I don’t usually use this blog to promote my firm’s initiatives, however, I am particularly excited about the launch of our new web-based client interaction area. As I mentioned in a previous blog, I’m confident that technology will play an increasingly important role in the marketing of a property, and the data that can be obtained will be a tremendous sales tool.
We have invested heavily in our website and we continue to do so to keep it at the cutting edge of the property market. The client interaction area means that from the moment you contact Blackadders and arrange a time for a Sales Valuer to come out and visit your property you will be e-mailed your unique user name and password which will enable you to view the progress of your sale online at your own convenience – from checking appointment dates and times to ascertaining viewer feedback and checking whether or not price changes have been made. All in all I think this is a fantastic initiative.
Is the property market as seasonal as it once was? My answer to that question is ‘no’ – it has been much flatter and steadier during the past 12 months. However, there are still some key points in the year which may be of interest to you.
At the end of January/beginning of February there tends to be a rush of people putting their property on the market as the festive period comes to an end and people decide to get moving with their plans for the year. This causes a marked increase in activity of viewers and sales/purchases in March and April. The Easter break does tend to cause a slight slow down but the market usually continues to rise until the end of June/beginning of July, marking the start of the school holidays. At this time there tends to be a drop off in both new houses coming on to the market and also potential purchasers until mid August, picking up again when the schools resume.
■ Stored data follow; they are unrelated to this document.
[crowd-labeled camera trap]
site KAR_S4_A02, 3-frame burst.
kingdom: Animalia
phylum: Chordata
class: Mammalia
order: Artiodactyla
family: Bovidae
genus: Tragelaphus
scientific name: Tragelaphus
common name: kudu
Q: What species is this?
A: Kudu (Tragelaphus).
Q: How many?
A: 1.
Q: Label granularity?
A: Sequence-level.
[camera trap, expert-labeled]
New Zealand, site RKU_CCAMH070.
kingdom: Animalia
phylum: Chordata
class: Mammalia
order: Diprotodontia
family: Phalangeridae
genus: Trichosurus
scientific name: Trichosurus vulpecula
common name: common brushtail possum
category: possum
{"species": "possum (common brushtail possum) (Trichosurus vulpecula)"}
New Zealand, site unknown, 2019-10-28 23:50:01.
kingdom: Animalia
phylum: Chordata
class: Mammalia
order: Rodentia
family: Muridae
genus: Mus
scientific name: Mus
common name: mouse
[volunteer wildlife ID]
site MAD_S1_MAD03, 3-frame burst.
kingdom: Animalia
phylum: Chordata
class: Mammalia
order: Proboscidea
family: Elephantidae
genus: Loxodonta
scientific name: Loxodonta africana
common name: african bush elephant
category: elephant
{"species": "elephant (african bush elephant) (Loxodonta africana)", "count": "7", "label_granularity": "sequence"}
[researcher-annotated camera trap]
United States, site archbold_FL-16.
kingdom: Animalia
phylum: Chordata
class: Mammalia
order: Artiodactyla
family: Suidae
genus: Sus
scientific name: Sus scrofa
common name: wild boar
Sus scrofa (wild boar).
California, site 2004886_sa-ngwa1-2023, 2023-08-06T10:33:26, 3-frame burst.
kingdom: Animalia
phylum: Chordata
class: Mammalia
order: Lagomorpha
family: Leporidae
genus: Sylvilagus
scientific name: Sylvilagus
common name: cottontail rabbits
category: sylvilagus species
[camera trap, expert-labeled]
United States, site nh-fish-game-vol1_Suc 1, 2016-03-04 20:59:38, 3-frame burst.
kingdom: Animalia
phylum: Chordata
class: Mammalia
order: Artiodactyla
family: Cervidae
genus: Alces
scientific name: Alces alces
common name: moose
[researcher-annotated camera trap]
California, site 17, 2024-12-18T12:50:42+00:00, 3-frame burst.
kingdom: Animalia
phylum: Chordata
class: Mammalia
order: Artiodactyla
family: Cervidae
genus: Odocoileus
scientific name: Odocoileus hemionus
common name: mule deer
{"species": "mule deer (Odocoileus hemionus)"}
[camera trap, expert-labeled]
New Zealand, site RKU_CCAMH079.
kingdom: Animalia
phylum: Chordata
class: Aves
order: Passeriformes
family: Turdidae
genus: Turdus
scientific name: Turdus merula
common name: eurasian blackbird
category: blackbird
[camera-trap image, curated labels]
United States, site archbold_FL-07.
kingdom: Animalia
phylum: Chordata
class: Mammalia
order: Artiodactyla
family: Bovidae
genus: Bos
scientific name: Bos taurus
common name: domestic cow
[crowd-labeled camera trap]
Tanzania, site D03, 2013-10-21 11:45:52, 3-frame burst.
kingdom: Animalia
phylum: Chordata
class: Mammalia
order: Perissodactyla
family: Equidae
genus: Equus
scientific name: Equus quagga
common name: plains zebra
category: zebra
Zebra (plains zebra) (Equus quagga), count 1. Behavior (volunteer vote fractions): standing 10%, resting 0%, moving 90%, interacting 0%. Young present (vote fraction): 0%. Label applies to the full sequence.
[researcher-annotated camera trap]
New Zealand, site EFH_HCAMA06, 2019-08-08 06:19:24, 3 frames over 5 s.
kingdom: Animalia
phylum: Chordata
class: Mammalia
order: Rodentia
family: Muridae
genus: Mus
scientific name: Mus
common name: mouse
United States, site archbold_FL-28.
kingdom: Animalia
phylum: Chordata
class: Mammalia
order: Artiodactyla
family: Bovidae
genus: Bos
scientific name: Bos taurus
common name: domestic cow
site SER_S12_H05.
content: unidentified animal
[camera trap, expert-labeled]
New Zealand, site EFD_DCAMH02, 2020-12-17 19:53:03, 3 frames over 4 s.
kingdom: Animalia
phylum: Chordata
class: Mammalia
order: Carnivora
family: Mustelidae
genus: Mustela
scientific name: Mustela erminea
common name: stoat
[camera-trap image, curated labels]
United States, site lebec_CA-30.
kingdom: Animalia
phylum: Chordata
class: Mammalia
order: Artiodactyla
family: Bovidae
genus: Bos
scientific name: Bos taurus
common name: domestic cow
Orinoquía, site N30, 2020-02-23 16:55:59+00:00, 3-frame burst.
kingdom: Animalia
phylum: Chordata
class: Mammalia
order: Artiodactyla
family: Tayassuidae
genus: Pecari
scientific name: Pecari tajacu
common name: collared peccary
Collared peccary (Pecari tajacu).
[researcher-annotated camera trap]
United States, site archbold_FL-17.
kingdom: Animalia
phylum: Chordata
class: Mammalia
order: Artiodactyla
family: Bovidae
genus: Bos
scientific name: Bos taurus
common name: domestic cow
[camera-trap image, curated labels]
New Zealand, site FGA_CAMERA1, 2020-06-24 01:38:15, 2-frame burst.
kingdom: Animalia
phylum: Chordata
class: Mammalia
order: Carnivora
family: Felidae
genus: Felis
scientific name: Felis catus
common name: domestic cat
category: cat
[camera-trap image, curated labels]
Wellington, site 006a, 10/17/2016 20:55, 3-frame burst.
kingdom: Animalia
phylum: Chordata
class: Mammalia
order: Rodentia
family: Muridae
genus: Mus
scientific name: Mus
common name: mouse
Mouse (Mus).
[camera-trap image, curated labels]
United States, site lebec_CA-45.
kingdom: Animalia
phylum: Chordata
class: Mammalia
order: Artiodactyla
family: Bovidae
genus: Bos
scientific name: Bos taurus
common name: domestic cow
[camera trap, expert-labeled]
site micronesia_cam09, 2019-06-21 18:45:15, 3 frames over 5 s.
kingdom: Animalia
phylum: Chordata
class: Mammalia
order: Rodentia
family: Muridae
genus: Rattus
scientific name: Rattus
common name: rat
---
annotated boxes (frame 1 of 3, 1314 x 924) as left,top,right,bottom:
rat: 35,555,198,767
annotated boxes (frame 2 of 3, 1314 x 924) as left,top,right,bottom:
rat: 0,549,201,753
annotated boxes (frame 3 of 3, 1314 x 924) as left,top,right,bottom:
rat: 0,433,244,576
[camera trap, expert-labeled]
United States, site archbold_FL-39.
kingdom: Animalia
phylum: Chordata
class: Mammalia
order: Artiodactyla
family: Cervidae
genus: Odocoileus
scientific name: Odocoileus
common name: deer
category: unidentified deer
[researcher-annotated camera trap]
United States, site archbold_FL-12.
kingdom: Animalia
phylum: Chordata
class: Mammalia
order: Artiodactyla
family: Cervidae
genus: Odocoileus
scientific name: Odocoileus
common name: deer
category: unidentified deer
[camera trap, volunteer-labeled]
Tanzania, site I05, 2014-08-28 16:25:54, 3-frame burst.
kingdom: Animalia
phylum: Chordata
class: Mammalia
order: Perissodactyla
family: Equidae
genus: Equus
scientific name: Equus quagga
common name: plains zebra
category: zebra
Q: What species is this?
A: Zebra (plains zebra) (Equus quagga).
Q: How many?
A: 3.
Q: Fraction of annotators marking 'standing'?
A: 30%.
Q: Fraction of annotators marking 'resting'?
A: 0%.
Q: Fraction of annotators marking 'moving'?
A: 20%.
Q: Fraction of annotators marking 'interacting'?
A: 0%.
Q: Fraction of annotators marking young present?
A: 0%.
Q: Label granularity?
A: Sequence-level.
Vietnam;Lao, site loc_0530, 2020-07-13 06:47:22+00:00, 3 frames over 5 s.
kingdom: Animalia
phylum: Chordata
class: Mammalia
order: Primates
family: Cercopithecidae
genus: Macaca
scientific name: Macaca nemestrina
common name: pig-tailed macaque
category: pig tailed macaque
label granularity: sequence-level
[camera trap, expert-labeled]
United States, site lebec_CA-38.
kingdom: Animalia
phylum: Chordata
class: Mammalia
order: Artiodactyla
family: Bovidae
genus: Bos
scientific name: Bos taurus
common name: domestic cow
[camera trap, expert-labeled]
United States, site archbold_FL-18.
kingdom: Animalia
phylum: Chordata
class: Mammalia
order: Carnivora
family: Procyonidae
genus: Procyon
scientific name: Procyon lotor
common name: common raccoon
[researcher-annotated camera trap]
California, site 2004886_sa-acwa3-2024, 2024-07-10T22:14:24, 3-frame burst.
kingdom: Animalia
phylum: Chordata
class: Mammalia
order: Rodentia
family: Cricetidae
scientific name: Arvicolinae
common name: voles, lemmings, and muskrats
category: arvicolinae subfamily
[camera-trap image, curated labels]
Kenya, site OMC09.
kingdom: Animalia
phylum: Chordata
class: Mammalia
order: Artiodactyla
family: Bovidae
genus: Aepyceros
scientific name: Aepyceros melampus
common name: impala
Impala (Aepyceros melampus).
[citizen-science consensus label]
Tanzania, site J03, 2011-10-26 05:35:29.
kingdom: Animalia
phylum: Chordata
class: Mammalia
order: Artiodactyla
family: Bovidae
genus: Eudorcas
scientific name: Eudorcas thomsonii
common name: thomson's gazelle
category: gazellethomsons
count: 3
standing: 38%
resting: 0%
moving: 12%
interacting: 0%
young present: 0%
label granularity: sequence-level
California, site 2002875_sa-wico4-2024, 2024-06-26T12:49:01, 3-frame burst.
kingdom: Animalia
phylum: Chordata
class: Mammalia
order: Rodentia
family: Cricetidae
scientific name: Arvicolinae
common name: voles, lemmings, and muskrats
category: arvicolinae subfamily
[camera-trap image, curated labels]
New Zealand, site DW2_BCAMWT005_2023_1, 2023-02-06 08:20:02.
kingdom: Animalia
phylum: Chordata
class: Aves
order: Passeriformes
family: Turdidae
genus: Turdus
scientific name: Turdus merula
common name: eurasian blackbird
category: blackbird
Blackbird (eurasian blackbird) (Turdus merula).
In November the market begins to quieten down again, however, there does tend to be a rush of people wanting to get their transactions settled before the end of the year. This was particularly noticeable in 2009 with an apparent rush to avoid the changes in Stamp Duty and VAT. December is one of my busiest months as far as property settlements are concerned.
The above is useful to remember, however, it is not something that should be used to dissuade general plans. People who are looking to buy should not stop looking in the summer. While there may be less properties coming on there is always the chance of picking up a bargain as the number of viewers are down. People who are looking to sell should be aware that general activity levels will be slightly lower in the month of July to middle of August; this means that there is less competition and it can be a good time to get a property on the market to meet the autumn rush. Likewise getting the property on as early as possible in January does mean that you can hopefully take advantage of the spring rise in activity.
Again, as has been a constant theme through many of these blogs, my recommendation is to speak to a property expert who will give you the correct advice and keep you right regarding timing and marketing strategy.
I watched with interest the BBC Panorama investigation in respect of private Will writing companies which has also lead a Scottish Government Minister to call for protection throughout the whole of the UK. The Scottish Government is legislating to offer greater protection to the consumer in respect of Wills which will come into effect next year.
As I mentioned in a previous blog it is very important that everyone should have a Will, and although I admit I am biased I would recommend taking advice regarding your Will and estate planning from a Solicitor who is regulated by the Law Society and has the appropriate professional indemnity insurance.
Following a recent discussion with a client who was selling his property, I was reminded of how much technical information and data is available to selling agents and how useful this can be when planning a marketing campaign for a property.
The client’s property had been on the market for some time but had generated little interest. I had a meeting with our Estate Agent who was responsible for the transaction and we conducted a full investigation into trends, prices and the typical purchaser of this type of property. We also looked at other available data – hits on the Tayside Solicitors Property Centre website, hits on our own website, the number of people accessing the Home Report, the number of people requesting schedules and we reviewed the feedback from a few people who had viewed the property. This enabled us to put in place a detailed strategy for the client which involved a slight price change. The reduction in price enabled us to refresh the mailing list and also send the updated information to all the people who had previously viewed the property or accessed the Home Report. We continued to monitor the data and it was interesting to note a spike in the activity around the property as soon as the price had been altered.
I am pleased to say that after two weeks an offer was received and negotiated to an acceptable level. Whilst there is no replacement for experience, enthusiasm and the skill of a trained property sales consultant, it brought home to me the importance of analysing all the technical data available.
When choosing a selling agent, vendors should explore the technology and data that is available to the estate agent.